Copia freezes mid-step, poised over the one floorboard that cracks like a pistol underfoot when it’s this warm and humid. It would be even louder than the almost musical sound that just rang out through their cozy little apartment. Sophie’s rarely that vehement over something as simple as breaking a glass while washing dishes– though for a lady once bound in service to Christ, his wife has an admirable ability to curse like a dockworker. He doesn’t generally have to tread lightly around her, but perhaps it’s best not to startle her just now.
Truly, he hadn’t meant to sneak up on her. He’d been going cross-eyed over a spreadsheet for a while, and lurched from their little home office towards the kitchen for some water, maybe to make a sandwich for himself and another for his lady. 
It’s the grinding sound, too much like the broken crockery before, like something caught in the garbage disposal, that catches somewhere in his chest. He hasn’t heard that sound often, but he’s heard it enough to know what he’s hearing. Even over the sound of the water running.

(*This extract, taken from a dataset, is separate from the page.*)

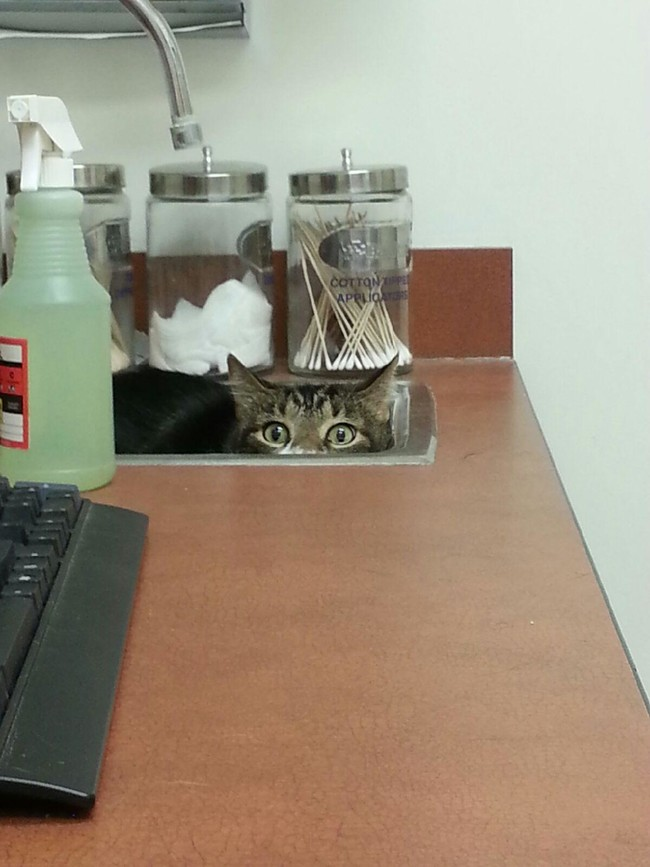 """""""I AM the sink. No doctor will find me here!"""""""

Ah, he thinks, sidling up to the kitchen doorway. It’s a terrible thing, being right.
His darling wife, his precious Sophie, is hanging her head over the kitchen sink, her shoulders bowed and shaking. The kitchen window catches the afternoon light, its frame of Devil's Ivy turning to milkglass, the air to gold, her sleek hair into some fabulous alloy. Even from here she’s beautiful, sloppy in her father’s flannel shirt, the sleeves rolled perfectly past her elbows. She raises one hand to swipe the inside of her wrist at her snotty nose– it’s an endearingly disgusting gesture– and the slice of red in this haze of green and gold is as loud as a scream. It nearly stabs the breath out of him, and it’s only the habit of a lifetime of communal living that keeps him from making a noise at the shock of seeing it on the pale underside of her forearm.
Copia leans against the doorway, and watches his wife cry.

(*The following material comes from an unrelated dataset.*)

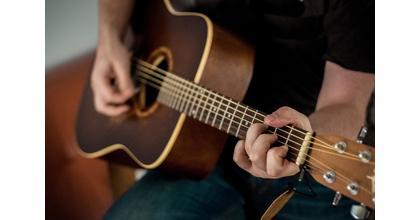 Se precisa cantante-guitarrista en Málaga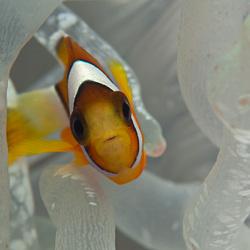 Juvenile anemonfish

This isn’t entirely unexpected. 
Every morning she burrows herself into his skin like a tick, indulges so beautifully in the sin of sloth, just the way her husband has taught her. Even when the air conditioning broke last August, she’d wriggle herself a little closer into him. She would sigh like a cat when he slid his arm around her, when he pressed a kiss to the back of her neck just to taste the salt on her skin. 

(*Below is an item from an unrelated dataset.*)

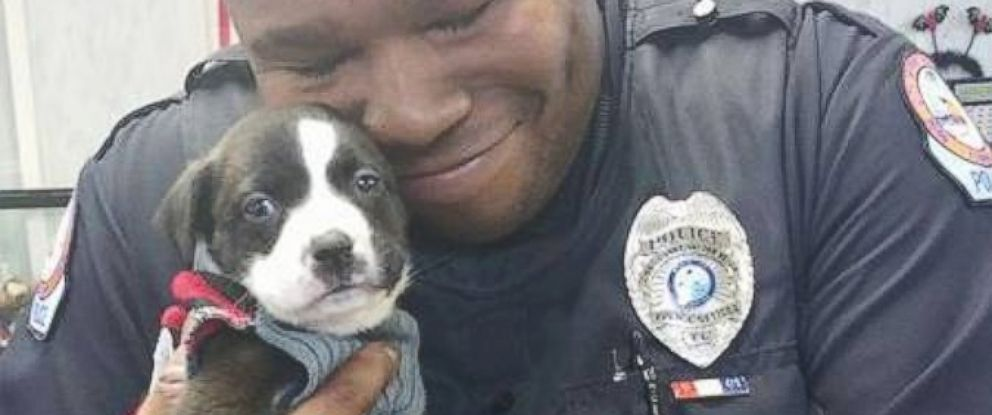 PHOTO: Florida Cop Responds to Call at Animal Shelter and Adopts Irresistible Puppy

This morning, she’d taken a call, extracting herself from the warmth of her husband’s arms in the diffuse pre-dawn half-light, everything the same shadow of itself. The sudden lack of warm wife in his arms had done more to wake him up than anything else, listening to her tense Spanish down the hall. Today was supposed to be her day off, but she’d been gone before the streetlights, leaving him coffee, leaving him a bagel with cream cheese and cherry jam. 
Leaving him to pace around the apartment like a caged tiger.
Sophie’s charmingly old-fashioned, in her way. She hasn’t quite figured out why some of her text messages are blue, and some are green. Or why some have Read: 6:23 AM at the bottom and some just have Delivered. She certainly hasn’t figured out Share My Location. It isn’t that she’s stupid, or even incurious– he could never love a woman like that– it’s just that these things are orthogonal to the way she thinks. 
It’s a good thing he keeps an eye on her. Someone has to. And that’s just what he did, all day, watching her little blue dot on the C train all the way up to Washington Heights, and then the A train all the way back to Rockaway Beach. It made him wonder if she’d left her phone on the train, if something had happened to her– but then she’d stayed on the edge of the water for so long that his gut churned. She wouldn’t have left him, wouldn’t have just walked into Jamaica Bay without a word of explanation, without at least a note, a text message, something. Delivered, not Read. Suicide is a mortal sin, and besides, his Sophie would never abandon him. 
He had an idea of what happened, if he’s honest. He’d kept her little village in Colombia in his weather app, even after all this time. Monsoon season, and the infrastructure she’d nearly dedicated her life to still incomplete. It wasn’t hard to make an inference. So there’s absolutely no reason his gut should be this tight, no reason why his hands should shake.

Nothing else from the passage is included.